- _Information_
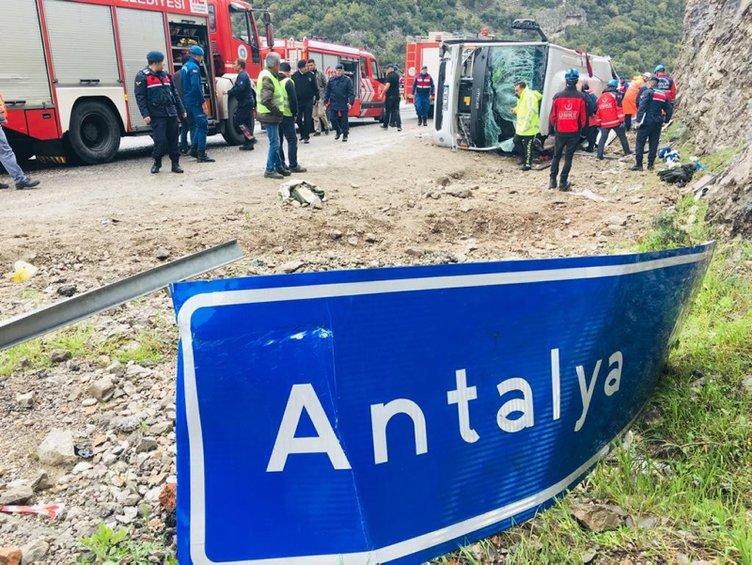 Antalya' da midibüs devrildi ölü ve yaralılar var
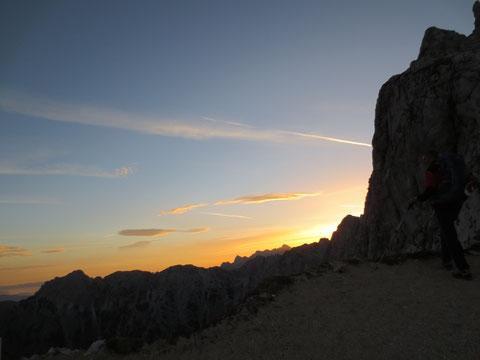 Über den Sattel erblickt das Auge zum ersten mal die Idylle der malerisch gelegenen Weissenfelser Seen am Fuße der Mangart-Nordwand
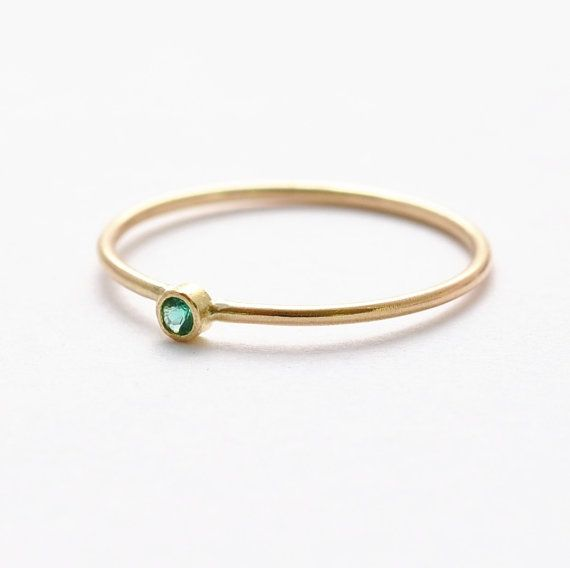 Emerald Engagement Ring 14K Solid Yellow Gold door BlueRidgeNotions, $176.00
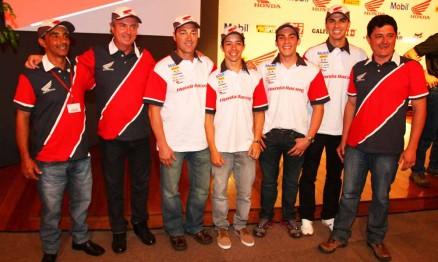 Rodney Smith com membros do Team Honda Brasil 2012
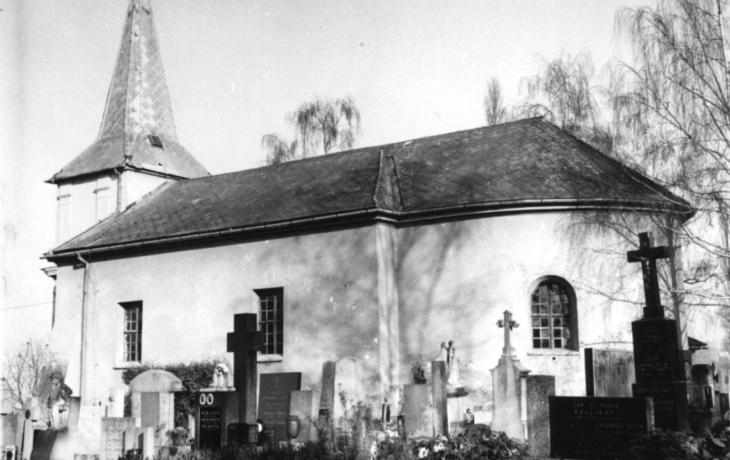Za zdmi mařatického hřbitova - kostel Nanebevzetí Panny Marie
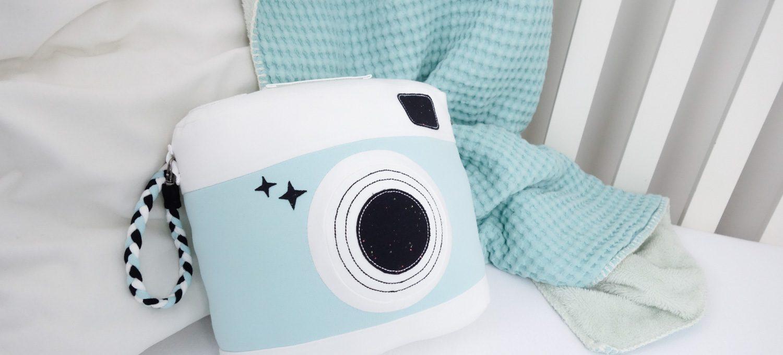 ein kuscheliges kamera kissen selber n hen diy stoffe bel macht blau. Black Bedroom Furniture Sets. Home Design Ideas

- _Requirement_
Find the line containing "Emerald Engagement Ring" in the records above and restate it, and each line after it through the end, word for word, dropping the pictures.

- _Response_
 Emerald Engagement Ring 14K Solid Yellow Gold door BlueRidgeNotions, $176.00
 Rodney Smith com membros do Team Honda Brasil 2012
Za zdmi mařatického hřbitova - kostel Nanebevzetí Panny Marie
 ein kuscheliges kamera kissen selber n hen diy stoffe bel macht blau. Black Bedroom Furniture Sets. Home Design Ideas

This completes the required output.